No nosso mundo contemporâneo o Fausto de Goethe tem inúmeros irmãos.
Alguns deles mais conhecidos de todos nós: Darth Vader, o Exterminador, Mr.
Hyde, Drácula, e todos os milhões de insatisfeitos que são atraídos pela
promessa de poder, conquista, beleza eterna, na esperança de usurpar os
domínios dos Deuses.
Como Fausto, cada um de nós anseia
por sentido, por significado e por uma experiência que nos conecte a algo maior
que nós. Como Fausto, desejamos acabar com nossa solidão, com nossas tristezas
e como ele, cada um de nós se vende para um demônio, sacrificando, assim, a
complexidade e autenticidade próprias em busca de se sentir seguro, ganhar amor
ou dinheiro.
Nossas barganhas mais modernas não
têm limites: trocamos nossa sensibilidade por um casamento de conveniência, ou
nossa criatividade artística por um cargo bem remunerado. Trocamos nossa vida
familiar por sucesso e influência no mercado. Trocamos paz de espírito por
aparência e status. Trocamos relacionamentos autênticos por sexo anônimo.
Trocamos autonomia por dependência financeira. Ou trocamos todas as nossas
lutas em busca da nossa alma pelos prazeres temporários do vício. Em geral, essas
barganhas são feitas na primeira metade a vida, quando os desejos da juventude
parecem inabaláveis. São trocas e pactos inconscientes, sem avaliarmos os
sacrifícios envolvidos, tais como: perda da vulnerabilidade, perda da
intimidade, perda da autenticidade, perda da imaginação, perda da alma.
Mas, em algum momento, ou com a
chegada da maturidade, ou de alguma forma dentro de nós, talvez, percebamos a
mentira que dissemos a nós mesmos e aí é hora de confrontar a vida passada, o
sonho perdido e o custo da barganha.
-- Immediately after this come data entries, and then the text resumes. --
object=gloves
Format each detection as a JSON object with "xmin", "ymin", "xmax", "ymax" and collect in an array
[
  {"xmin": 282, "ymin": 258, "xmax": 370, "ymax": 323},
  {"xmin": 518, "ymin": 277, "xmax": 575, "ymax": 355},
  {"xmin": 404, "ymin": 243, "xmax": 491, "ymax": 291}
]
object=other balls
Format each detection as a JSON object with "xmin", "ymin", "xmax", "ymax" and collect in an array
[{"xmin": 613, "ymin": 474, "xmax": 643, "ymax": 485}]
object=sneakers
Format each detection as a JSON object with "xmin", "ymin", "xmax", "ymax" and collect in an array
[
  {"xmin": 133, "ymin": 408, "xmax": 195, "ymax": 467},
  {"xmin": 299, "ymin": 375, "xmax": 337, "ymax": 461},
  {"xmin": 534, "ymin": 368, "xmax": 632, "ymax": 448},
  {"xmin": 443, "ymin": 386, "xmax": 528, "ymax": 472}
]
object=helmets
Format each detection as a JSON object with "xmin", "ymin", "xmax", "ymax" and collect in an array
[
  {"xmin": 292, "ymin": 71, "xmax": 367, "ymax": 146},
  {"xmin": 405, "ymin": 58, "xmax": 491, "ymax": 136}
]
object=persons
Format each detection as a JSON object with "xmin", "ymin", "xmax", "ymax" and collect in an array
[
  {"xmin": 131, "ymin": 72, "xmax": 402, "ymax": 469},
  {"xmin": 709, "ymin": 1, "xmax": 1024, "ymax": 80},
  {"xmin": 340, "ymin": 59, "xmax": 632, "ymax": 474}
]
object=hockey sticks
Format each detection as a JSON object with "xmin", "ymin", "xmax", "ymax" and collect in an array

Como Fausto, percebemos que não basta
pagar ao diabo a sua parte, temos que reconhecer e aceitar nossa escuridão,
nossa traição a nós mesmos. É hora de se dedicar ao aprendizado de identificar
os personagens de sombra ou os sinais de sua presença. Estes sinais geralmente
aparecem em pensamentos mecânicos e repetitivos do tipo: “nunca vou conseguir”,
“sou estúpido demais”, “sou gorda demais”, “preciso beber alguma coisa”, “posso
fazer isto amanhã”. Ou sentimentos negativos, como: medo, culpa, raiva,
tristeza, angústia. Ou sensações corporais específicas: boca seca, mãos
geladas, sudorese, aperto no peito, sentimento de vazio, desejo incontrolável.
Ao reconhecer estes sinais como padrões repetitivos associados a determinadas
situações, pode-se evitar ser dominado por suas conseqüências desastrosas,
praticando outro papel: o do observador atento e encarar o perigo de frente,
com cuidado e compaixão, pois, enquanto nossa amiga e companheira, nossa sombra
vem nos mostrar o caminho da nossa evolução.